* **DATASET RECORDS**
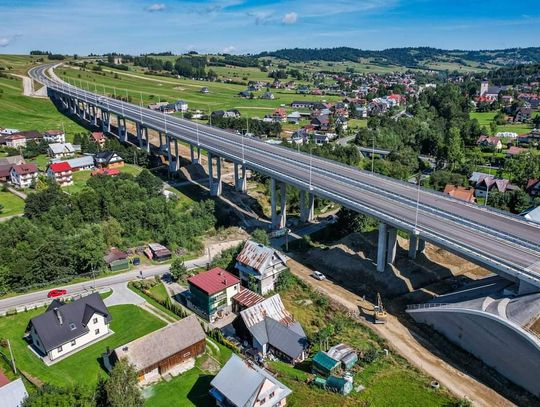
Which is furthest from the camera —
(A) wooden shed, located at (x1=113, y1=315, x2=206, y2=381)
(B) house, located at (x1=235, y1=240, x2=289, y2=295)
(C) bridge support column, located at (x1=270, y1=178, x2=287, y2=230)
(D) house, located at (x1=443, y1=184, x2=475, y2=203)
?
(D) house, located at (x1=443, y1=184, x2=475, y2=203)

* **STATED EXERCISE**
Please write out the data above word for word, leaving out the picture.

* **RESPONSE**
Which is furthest from the camera —
(A) wooden shed, located at (x1=113, y1=315, x2=206, y2=381)
(B) house, located at (x1=235, y1=240, x2=289, y2=295)
(C) bridge support column, located at (x1=270, y1=178, x2=287, y2=230)
(D) house, located at (x1=443, y1=184, x2=475, y2=203)
?
(D) house, located at (x1=443, y1=184, x2=475, y2=203)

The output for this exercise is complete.